Look through the entries below for the string "brucei", and copy each line where it is found.

(Saved data entries)

○ ○ ○ ○ ○

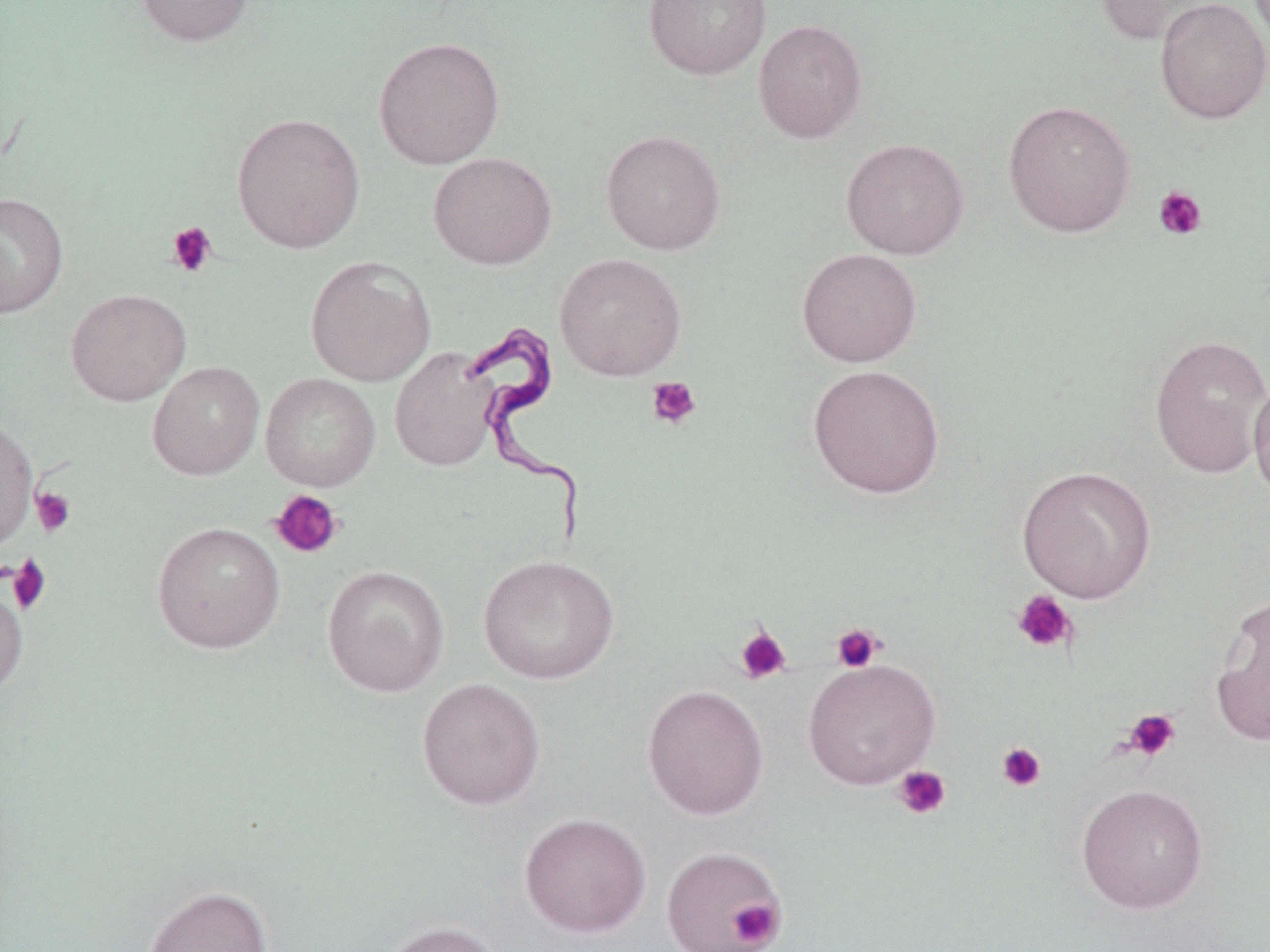

slide-level diagnosis = Trypanosoma brucei
platelet locations (subset) = approximate bounding boxes as named x1/y1/x2/y2 corners in pixels: (x1=1153, y1=185, x2=1208, y2=241), (x1=166, y1=222, x2=217, y2=277), (x1=646, y1=376, x2=702, y2=429), (x1=31, y1=487, x2=76, y2=537), (x1=270, y1=489, x2=343, y2=559), (x1=6, y1=554, x2=52, y2=615), (x1=1011, y1=589, x2=1078, y2=654), (x1=831, y1=623, x2=885, y2=673), (x1=734, y1=624, x2=792, y2=685), (x1=1122, y1=708, x2=1182, y2=761), (x1=996, y1=742, x2=1047, y2=792), (x1=893, y1=766, x2=951, y2=820), (x1=727, y1=897, x2=785, y2=950)
uninfected red blood cell locations (subset) = approximate bounding boxes as named x1/y1/x2/y2 corners in pixels: (x1=134, y1=0, x2=254, y2=46), (x1=643, y1=0, x2=771, y2=80), (x1=1094, y1=0, x2=1225, y2=47), (x1=1154, y1=0, x2=1270, y2=124), (x1=753, y1=19, x2=868, y2=143), (x1=373, y1=36, x2=505, y2=169), (x1=1002, y1=100, x2=1136, y2=237), (x1=231, y1=111, x2=366, y2=254), (x1=600, y1=129, x2=726, y2=255), (x1=841, y1=138, x2=970, y2=259), (x1=428, y1=151, x2=557, y2=270), (x1=0, y1=192, x2=68, y2=318), (x1=797, y1=247, x2=922, y2=367), (x1=554, y1=253, x2=687, y2=381), (x1=305, y1=255, x2=436, y2=386), (x1=66, y1=288, x2=192, y2=406), (x1=1149, y1=334, x2=1270, y2=479), (x1=389, y1=346, x2=501, y2=472), (x1=147, y1=360, x2=265, y2=480), (x1=807, y1=363, x2=946, y2=499), (x1=260, y1=372, x2=381, y2=491), (x1=1249, y1=377, x2=1270, y2=504), (x1=0, y1=416, x2=38, y2=552), (x1=1017, y1=465, x2=1157, y2=603), (x1=152, y1=520, x2=285, y2=653), (x1=478, y1=554, x2=619, y2=684), (x1=322, y1=564, x2=450, y2=697), (x1=0, y1=579, x2=29, y2=700), (x1=1210, y1=592, x2=1270, y2=748), (x1=416, y1=678, x2=546, y2=810), (x1=641, y1=684, x2=770, y2=820), (x1=1075, y1=783, x2=1210, y2=914), (x1=518, y1=812, x2=652, y2=938), (x1=142, y1=885, x2=273, y2=952), (x1=381, y1=920, x2=503, y2=952)
modality = light microscopy
Trypanosoma brucei locations = approximate bounding boxes as named x1/y1/x2/y2 corners in pixels: (x1=461, y1=316, x2=591, y2=555)
preparation = thin blood film
image size = 1270×952 pixels
field of view = one of a larger specimen
magnification = 1000x
stain = May-Grünwald-Giemsa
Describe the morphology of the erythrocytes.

○ ○ ○ ○ ○

__Solution to the exercise__:
slide-level diagnosis = Trypanosoma brucei
Trypanosoma brucei locations = approximate bounding boxes as named x1/y1/x2/y2 corners in pixels: (x1=461, y1=316, x2=591, y2=555)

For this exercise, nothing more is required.